It's not a ridiculous question. In fact, it's one some of the most well-educated and intellectual people out there would struggle with. They might be clued up on Chaucer and know Tolstoy to a T, but ask them about baking, boiling or frying and, quite often, they will be stumped for an answer.

I'm generalising of course. It's not just the straight-A students who lack life skills, it's everyone.

By the time the national curriculum was introduced in 1988, home economics was "food technology" and regarded as akin to design and technology. Politicians have occasionally brought up a return to practical cooking in schools - Ed Balls prompted much debate with such a pledge in 2008 - but the reality is, too many school-leavers have never been near a saucepan or an oven glove.

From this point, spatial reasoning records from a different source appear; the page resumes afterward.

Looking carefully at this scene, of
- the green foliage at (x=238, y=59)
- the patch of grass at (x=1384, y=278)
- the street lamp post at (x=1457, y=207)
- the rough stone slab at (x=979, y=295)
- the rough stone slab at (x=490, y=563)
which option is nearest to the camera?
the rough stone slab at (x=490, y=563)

It's not just cooking. It's everything from changing a light-bulb to cleaning a loo. As a rent-paying adult in a full-time job, I'll freely admit that I'm still blurry on the nuances of mortgages, tax bands and interest rates. I've spent more hours than Jimmy Wales intended on Wikipedia, familiarising myself with everyday concepts like ISAs or credit ratings. Better that than to admit I'm clueless.

It's time to address just how clueless we are. We're taught "No to drink and drugs" or "Don't have unprotected sex", but less time is dedicated to life skills like basic finances, reading the electricity meter or following the instruction manual for IKEA flat pack furniture.

The coalition government has committed itself to changing the curriculum, waxing lyrical about students doing more practical science experiments or learning history in chronological order. We mourn declining numbers of language students and lament that standards in GCSE maths are falling.

Well, I'm yet to use quadratic equations in my daily life, but I make myself dinner every day. There needs to be a place for both in the classroom.

These are not simply the cries of an adult without common sense, true as that may be. The problem of childhood obesity will never be tackled if generations continue to lack understanding of nutrition and balanced diets. If teaching kids how to make their own burgers means one less Big Mac a week, surely it's worth finding an hour in the timetable and making the health and safety implications work?

In an ideal world such skills would be the preserve of mums and dads. But the nuclear family is becoming more and more of an anachronism; time poor-parents simply don't have the opportunity to impart such wisdom. Education must keep par with societal changes.

Food for thought at school is one thing. It's time for some food for food.